HUMBAHS, Polmas
Dana desa bukan sekadar angka di atas kertas. Ia menyangkut hidup-mati pembangunan akar rumput. Hal itu menjadi sorotan dalam Workshop Evaluasi Pengelolaan Keuangan dan Pembangunan Desa yang digelar di Aula Huta Mas, Doloksanggul, Jumat lalu. Workshop ini tak main-main, menghadirkan langsung Anggota Komisi XI DPR RI, Martin Manurung, bersama deretan pejabat strategis lintas kementerian dan lembaga.

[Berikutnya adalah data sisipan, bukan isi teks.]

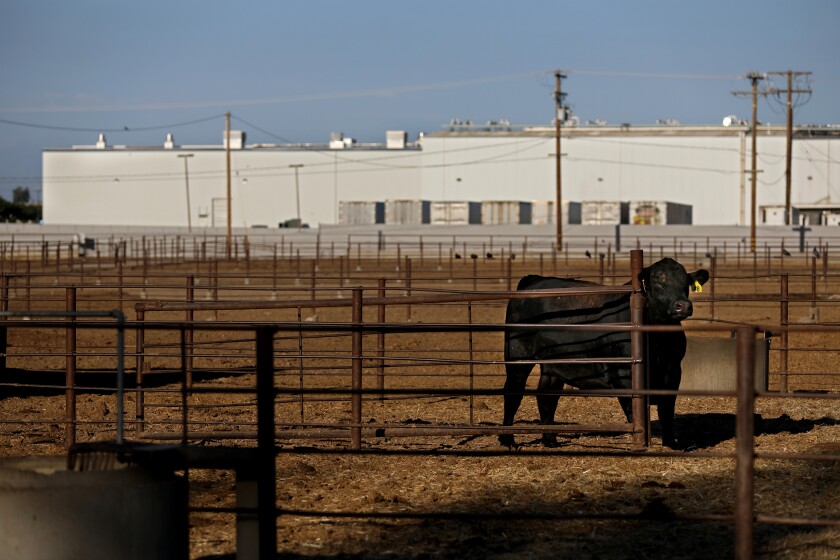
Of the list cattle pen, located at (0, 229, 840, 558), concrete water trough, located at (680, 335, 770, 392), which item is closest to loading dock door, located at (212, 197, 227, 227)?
cattle pen, located at (0, 229, 840, 558)

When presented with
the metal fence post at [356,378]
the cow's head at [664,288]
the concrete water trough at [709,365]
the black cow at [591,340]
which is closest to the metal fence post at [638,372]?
the black cow at [591,340]

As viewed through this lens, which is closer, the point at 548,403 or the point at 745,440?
the point at 745,440

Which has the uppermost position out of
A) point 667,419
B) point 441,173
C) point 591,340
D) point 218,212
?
point 441,173

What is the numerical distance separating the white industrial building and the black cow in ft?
203

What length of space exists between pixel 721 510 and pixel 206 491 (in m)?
3.17

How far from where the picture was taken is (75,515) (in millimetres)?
4809

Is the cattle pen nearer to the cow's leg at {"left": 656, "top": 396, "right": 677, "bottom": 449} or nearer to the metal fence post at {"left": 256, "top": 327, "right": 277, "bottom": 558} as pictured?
the metal fence post at {"left": 256, "top": 327, "right": 277, "bottom": 558}

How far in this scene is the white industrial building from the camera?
245 feet

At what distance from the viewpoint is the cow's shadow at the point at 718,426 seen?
964 centimetres

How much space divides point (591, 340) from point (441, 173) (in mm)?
69856

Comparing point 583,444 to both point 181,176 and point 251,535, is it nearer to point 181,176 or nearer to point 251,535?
point 251,535

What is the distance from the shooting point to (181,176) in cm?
8312

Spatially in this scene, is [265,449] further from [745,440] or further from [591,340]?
[591,340]

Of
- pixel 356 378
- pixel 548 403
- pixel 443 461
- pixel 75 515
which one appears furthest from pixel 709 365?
pixel 75 515
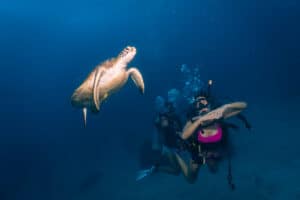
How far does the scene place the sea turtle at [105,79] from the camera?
4551mm

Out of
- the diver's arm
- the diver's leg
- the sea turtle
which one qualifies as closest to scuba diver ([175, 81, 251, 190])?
the diver's arm

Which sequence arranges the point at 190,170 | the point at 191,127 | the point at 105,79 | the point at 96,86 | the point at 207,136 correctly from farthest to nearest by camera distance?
the point at 190,170
the point at 207,136
the point at 191,127
the point at 105,79
the point at 96,86

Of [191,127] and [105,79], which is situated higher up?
[105,79]

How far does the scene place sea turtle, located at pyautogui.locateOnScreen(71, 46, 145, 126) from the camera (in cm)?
455

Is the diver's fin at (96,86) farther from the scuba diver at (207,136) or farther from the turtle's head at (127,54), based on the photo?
the scuba diver at (207,136)

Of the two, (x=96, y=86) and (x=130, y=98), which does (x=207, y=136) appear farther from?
(x=130, y=98)

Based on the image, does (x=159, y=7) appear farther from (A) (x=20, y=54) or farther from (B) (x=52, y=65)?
(A) (x=20, y=54)

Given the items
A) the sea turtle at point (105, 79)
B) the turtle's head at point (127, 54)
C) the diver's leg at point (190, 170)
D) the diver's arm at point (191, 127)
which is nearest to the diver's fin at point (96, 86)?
the sea turtle at point (105, 79)

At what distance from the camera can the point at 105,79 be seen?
4.72 metres

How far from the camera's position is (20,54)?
47938 millimetres

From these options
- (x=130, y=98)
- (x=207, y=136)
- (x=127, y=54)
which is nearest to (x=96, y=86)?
(x=127, y=54)

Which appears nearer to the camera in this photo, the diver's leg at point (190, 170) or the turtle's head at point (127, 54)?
the turtle's head at point (127, 54)

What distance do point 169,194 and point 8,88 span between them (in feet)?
114

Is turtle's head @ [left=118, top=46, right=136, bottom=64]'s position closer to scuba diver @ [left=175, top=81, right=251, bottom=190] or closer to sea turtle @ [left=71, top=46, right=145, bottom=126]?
sea turtle @ [left=71, top=46, right=145, bottom=126]
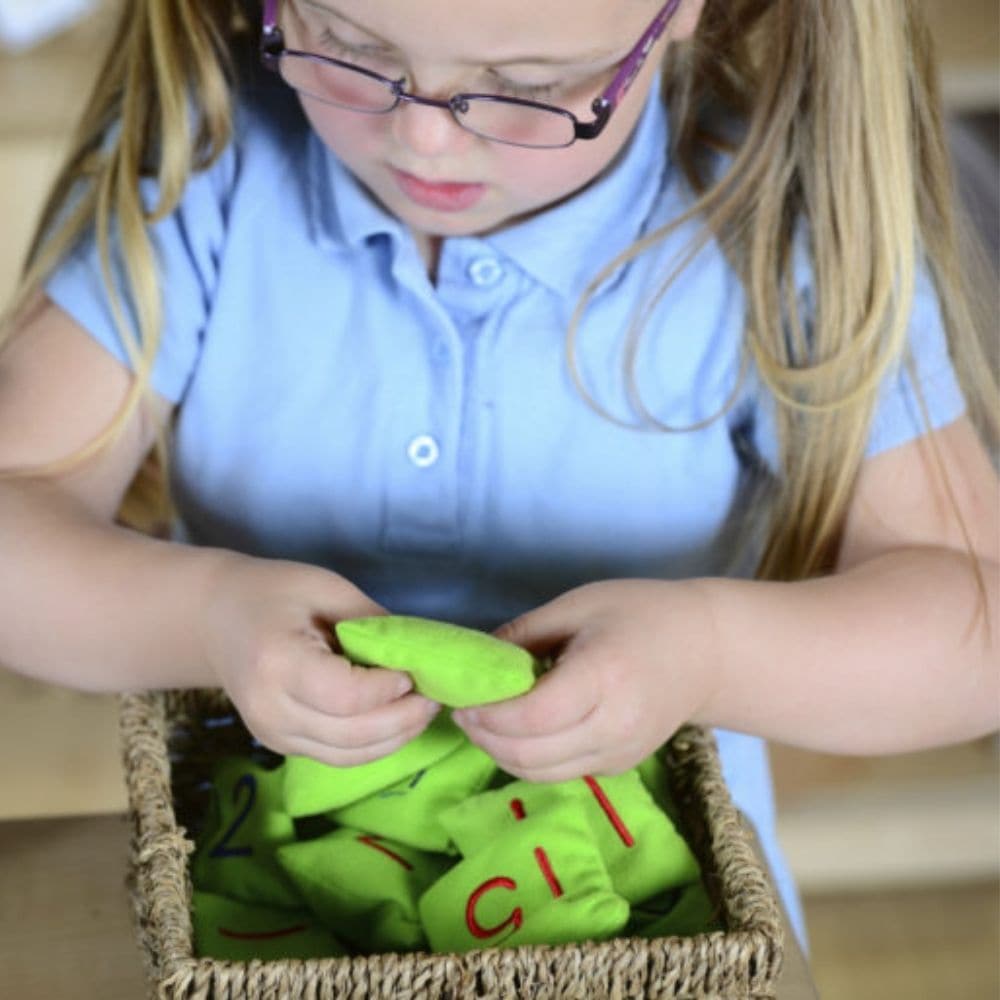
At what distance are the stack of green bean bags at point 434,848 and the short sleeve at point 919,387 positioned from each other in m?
0.25

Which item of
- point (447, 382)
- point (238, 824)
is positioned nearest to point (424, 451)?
point (447, 382)

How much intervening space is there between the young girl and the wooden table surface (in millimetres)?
83

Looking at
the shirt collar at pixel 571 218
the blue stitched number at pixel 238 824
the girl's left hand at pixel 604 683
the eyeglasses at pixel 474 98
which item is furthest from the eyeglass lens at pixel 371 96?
the blue stitched number at pixel 238 824

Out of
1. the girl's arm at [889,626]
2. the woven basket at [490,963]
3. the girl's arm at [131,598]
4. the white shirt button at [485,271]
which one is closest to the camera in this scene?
the woven basket at [490,963]

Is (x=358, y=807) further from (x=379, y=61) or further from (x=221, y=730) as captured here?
(x=379, y=61)

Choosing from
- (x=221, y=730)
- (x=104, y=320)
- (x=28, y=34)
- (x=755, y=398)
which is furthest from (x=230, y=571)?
(x=28, y=34)

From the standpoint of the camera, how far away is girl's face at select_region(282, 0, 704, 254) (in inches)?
31.5

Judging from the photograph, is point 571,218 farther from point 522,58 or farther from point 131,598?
point 131,598

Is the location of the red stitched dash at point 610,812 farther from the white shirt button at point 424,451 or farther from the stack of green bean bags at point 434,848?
the white shirt button at point 424,451

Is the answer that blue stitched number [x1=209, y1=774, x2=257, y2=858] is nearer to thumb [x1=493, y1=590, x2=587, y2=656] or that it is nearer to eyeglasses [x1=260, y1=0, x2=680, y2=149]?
thumb [x1=493, y1=590, x2=587, y2=656]

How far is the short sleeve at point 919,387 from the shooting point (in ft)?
3.25

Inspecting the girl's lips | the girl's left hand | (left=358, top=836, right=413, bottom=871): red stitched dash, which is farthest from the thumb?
the girl's lips

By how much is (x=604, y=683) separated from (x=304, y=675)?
131mm

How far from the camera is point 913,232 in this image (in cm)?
97
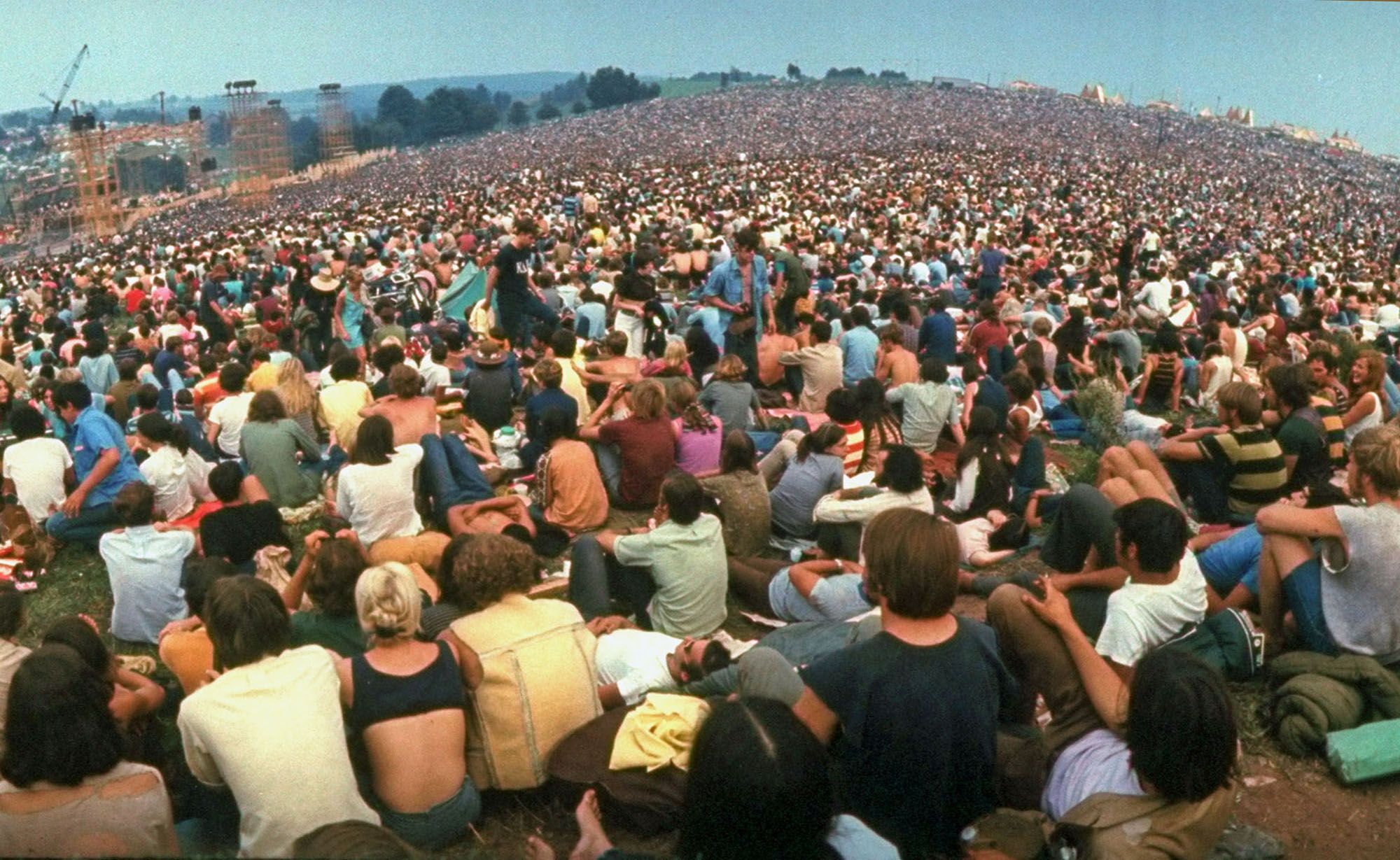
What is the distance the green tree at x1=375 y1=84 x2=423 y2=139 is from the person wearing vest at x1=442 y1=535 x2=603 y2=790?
98.2m

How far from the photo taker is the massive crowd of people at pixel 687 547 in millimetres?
2754

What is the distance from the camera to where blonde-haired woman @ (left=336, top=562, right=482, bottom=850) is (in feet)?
10.3

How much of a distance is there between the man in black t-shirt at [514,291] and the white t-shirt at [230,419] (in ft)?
8.75

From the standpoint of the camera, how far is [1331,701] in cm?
385

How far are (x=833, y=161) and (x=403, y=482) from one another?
132 feet

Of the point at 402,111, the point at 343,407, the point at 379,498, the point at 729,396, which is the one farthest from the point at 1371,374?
the point at 402,111

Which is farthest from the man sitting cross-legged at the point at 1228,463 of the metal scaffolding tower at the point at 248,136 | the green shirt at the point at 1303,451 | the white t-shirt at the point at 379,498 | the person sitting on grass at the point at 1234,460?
the metal scaffolding tower at the point at 248,136

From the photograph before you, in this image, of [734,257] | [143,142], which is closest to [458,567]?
[734,257]

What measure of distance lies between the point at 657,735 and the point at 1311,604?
2509 mm

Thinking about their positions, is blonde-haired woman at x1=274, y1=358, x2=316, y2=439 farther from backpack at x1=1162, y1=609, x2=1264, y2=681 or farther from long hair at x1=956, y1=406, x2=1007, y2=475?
backpack at x1=1162, y1=609, x2=1264, y2=681

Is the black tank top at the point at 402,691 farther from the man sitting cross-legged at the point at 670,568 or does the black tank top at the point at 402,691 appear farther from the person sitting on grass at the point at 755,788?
the man sitting cross-legged at the point at 670,568

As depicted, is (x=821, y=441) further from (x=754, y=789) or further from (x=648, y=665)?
(x=754, y=789)

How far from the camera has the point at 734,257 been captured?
962 cm

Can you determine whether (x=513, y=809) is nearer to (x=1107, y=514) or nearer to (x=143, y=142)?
(x=1107, y=514)
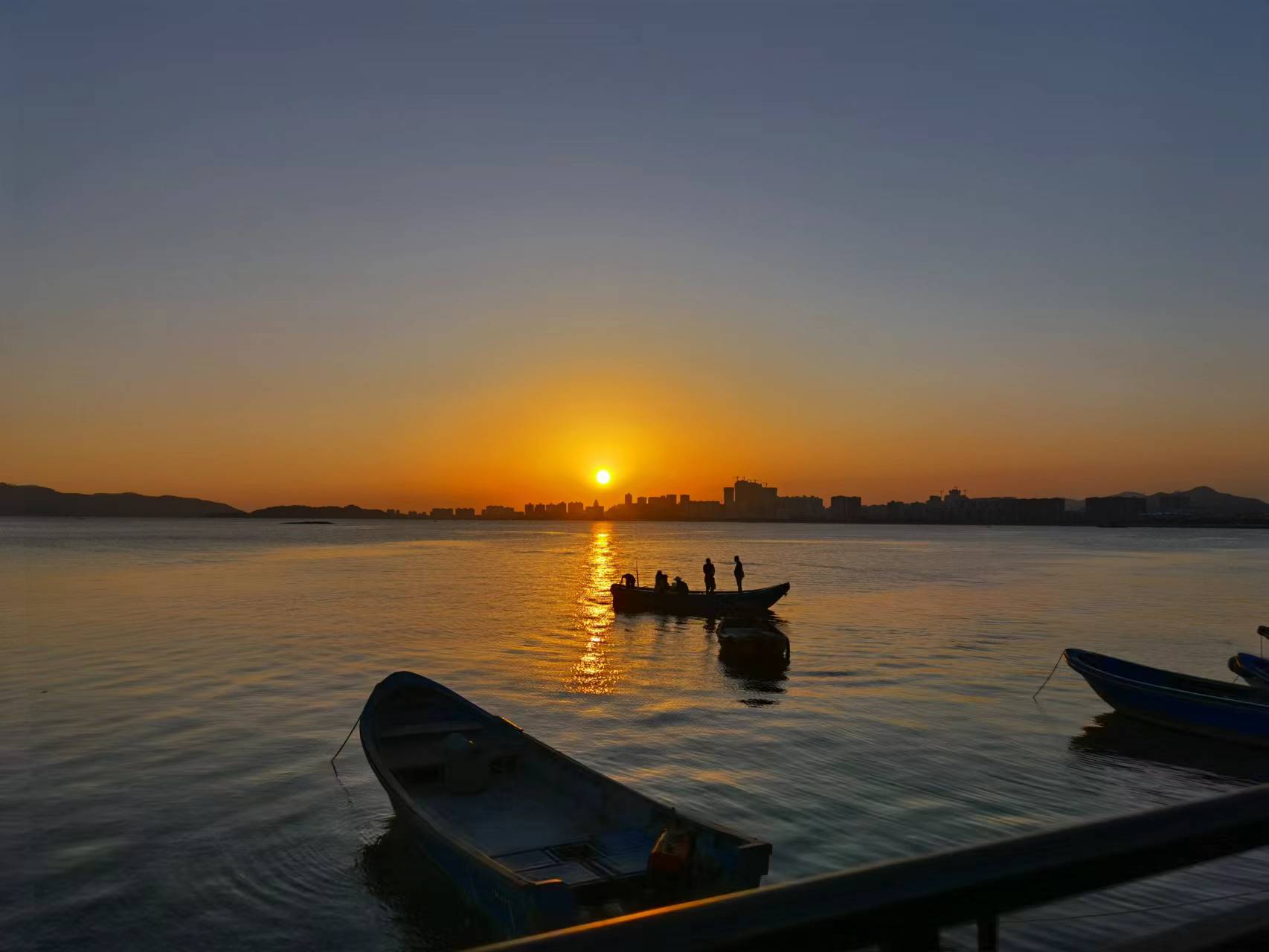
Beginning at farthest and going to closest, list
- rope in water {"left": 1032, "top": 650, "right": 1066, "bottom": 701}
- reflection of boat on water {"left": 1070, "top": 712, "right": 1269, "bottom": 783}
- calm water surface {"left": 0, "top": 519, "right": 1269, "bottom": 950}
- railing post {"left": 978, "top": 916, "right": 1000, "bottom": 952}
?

Dalam paparannya, Martin Manurung menegaskan pentingnya pengawasan ketat terhadap pelaksanaan undang-undang terkait keuangan desa.
“Dana desa harus mencapai tujuannya: pembangunan demi kemakmuran rakyat. Tanpa pengawasan, kita hanya membuka peluang persoalan hukum,” tegasnya di hadapan para kepala desa, camat, dan pimpinan OPD Humbahas.
Workshop yang juga disiarkan secara daring ini mengangkat sejumlah topik kritis. Kepala KPPN Balige, Oktana Yudha Sakti, membongkar mekanisme penyaluran dan pertanggungjawaban dana desa. Sementara Indra Khaira Jaya dari BPKP Pusat mengingatkan: “Desa sejahtera butuh tata kelola yang gotong royong, bukan asal serap anggaran.”
Kritik juga datang dari peserta. Beberapa kepala desa mengeluhkan masih minimnya pemahaman teknis soal pelaporan, yang kerap membuat mereka rentan diperiksa, meski tanpa niat korupsi.
Berliana Simatupang dari Dinas PMD Provinsi Sumut menjawabnya dengan memaparkan peran penting daerah dalam pembinaan kewenangan desa.
Asisten Administrasi Umum Pemkab Humbahas, Tua Marsatti Marbun yang hadir mewakili Bupati, tak menampik adanya tantangan di lapangan.
“Workshop ini penting agar pengelolaan dana desa tidak lagi jadi beban, tapi berkah pembangunan yang nyata,” ujarnya.
Tujuan workshop ini, menurut BPKP Sumut, bukan hanya memberi pemahaman teknis, tapi juga mendorong transformasi ekonomi desa dan penguatan SDM secara berkelanjutan.
Namun pertanyaannya tetap menggantung: Sudahkah dana desa benar-benar menyentuh kebutuhan warga? Atau justru tercecer di meja birokrasi dan tumpul di ujung implementasi?
Workshop ini adalah awal, bukan akhir. Jika hasilnya tak ditindaklanjuti dengan aksi konkret dan transparansi, maka forum-forum seperti ini hanya akan jadi rutinitas seremonial tanpa dampak.